「2013年放送の前作最終回で叩き出した視聴率42・2%に迫るのか、超えるのか。ストーリー展開はもちろんのこと、関心は“記録”にも移りつつあります」(在京キー局関係者)

 いよいよラストスパートに入った堺雅人(46)主演のTBSドラマ「半沢直樹」。13日放送の第8話は、関東地区で平均視聴率25・6%と自己ベストを更新。関西地区でも28・5%と、30%の大台が“射程圏内”に入っている。

「ちなみに7年前の前作も、前半の舞台が大阪ということもあってか、関西の方が視聴率が高かったんです。関東で30%台に乗ったのは第7話、関西では第6話と早かった。最終回の数字も、関東が42・2%に対して関西は45・5%でした」(テレビ誌ライター)

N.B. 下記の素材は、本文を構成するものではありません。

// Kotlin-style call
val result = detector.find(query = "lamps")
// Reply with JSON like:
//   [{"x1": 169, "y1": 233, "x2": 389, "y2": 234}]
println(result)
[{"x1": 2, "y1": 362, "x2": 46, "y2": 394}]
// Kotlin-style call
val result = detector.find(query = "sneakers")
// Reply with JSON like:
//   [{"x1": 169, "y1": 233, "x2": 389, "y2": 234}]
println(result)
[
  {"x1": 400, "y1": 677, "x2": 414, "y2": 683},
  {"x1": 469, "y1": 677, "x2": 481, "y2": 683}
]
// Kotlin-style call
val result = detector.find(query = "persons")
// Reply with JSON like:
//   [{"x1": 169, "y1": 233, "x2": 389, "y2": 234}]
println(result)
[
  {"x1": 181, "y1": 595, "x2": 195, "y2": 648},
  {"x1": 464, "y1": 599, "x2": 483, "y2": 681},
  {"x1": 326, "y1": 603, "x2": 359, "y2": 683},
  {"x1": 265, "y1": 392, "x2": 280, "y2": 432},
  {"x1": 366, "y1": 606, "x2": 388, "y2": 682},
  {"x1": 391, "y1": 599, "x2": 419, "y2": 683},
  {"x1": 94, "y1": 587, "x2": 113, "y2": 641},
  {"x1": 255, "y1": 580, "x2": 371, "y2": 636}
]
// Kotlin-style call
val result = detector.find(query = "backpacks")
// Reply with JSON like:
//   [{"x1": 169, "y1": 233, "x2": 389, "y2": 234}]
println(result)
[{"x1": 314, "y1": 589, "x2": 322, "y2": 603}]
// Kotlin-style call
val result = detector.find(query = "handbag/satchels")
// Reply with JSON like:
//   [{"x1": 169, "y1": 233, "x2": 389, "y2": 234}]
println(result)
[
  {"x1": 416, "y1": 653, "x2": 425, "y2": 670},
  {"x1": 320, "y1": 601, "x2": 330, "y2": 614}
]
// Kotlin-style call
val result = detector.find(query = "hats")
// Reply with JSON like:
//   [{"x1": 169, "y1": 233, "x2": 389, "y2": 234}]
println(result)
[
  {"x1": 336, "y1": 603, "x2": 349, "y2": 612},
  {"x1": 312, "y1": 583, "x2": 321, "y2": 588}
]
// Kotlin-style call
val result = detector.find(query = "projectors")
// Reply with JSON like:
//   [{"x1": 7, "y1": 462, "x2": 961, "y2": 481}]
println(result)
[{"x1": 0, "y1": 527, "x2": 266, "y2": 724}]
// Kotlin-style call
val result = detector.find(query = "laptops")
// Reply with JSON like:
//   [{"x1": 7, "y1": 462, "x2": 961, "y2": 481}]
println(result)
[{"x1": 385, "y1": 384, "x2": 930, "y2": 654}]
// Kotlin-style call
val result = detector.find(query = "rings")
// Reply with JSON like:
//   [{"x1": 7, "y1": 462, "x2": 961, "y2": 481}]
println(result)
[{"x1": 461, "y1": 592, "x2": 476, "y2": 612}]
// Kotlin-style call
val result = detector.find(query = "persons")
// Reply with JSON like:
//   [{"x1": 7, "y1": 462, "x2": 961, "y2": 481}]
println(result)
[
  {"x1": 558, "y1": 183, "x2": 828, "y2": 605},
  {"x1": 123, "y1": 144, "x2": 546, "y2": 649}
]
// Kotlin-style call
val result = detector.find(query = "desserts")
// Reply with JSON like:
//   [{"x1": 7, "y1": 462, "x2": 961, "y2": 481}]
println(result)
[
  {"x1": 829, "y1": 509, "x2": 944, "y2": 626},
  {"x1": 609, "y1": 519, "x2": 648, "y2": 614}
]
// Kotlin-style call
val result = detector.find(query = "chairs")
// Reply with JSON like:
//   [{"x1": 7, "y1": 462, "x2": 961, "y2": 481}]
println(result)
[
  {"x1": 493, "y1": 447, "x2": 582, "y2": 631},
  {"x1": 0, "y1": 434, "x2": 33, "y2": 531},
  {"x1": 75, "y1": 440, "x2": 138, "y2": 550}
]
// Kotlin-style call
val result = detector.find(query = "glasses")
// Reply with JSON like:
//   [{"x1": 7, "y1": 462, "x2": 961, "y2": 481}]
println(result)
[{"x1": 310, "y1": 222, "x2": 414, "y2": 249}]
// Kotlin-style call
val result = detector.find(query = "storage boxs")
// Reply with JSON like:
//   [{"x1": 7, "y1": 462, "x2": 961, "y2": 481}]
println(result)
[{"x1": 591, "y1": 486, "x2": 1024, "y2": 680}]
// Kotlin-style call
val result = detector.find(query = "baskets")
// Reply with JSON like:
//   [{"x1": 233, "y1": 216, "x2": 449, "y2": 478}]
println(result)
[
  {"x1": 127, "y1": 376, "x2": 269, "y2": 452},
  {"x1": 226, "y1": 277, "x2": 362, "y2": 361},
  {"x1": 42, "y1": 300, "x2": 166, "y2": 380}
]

 もはや“令和一”の国民的ドラマなのだが、なぜ、そこまで関西で人気なのか。

「鍵になるのは『吉本新喜劇』『阪神タイガース』でしょう」と話すのは、大阪出身で、著書に「大阪のオバちゃんの逆襲」があるライターの源祥子氏だ。

「人間関係があまりに複雑すぎて、誰が正義で、誰が悪か分からないようなややこしいお話は、関西人はあまり好まない。慣れ親しんでいる新喜劇も、例えばヤクザが出てきてピンチになるけど、必ず誰かが救ってくれるというように、“正義”と“悪”の構図がはっきりしていて、分かりやすい。その方が関西人好みなんです。その点、『半沢直樹』も、巨悪に挑むという構図がはっきりしています」

 最後は“弱者”が“強者”に勝つという展開も関西人好みなんだとか。

「どんなにタイガースが弱くても、つい熱く応援してしまうという癖がついていますからね」と苦笑いしながら、源氏がこう続ける。

「15日に最終回を迎えた玉木宏さん主演の連続ドラマ『竜の道 二つの顔の復讐者』(フジテレビ系)も関西の方が視聴率が高かったんですが、弱者だった双子の兄弟が、義父母を死に追いやった強者の社長に復讐する……という展開でした。『半沢直樹』も、弱い立場の半沢らが強大な巨悪に追い詰められていく。応援にも力が入りますし、最後は“倍返し”で逆転! さらにちょっとした笑いの要素もあったりして、関西人が好むのは、よく分かりますね」

 どんなラストを迎えるのか。今から楽しみだ。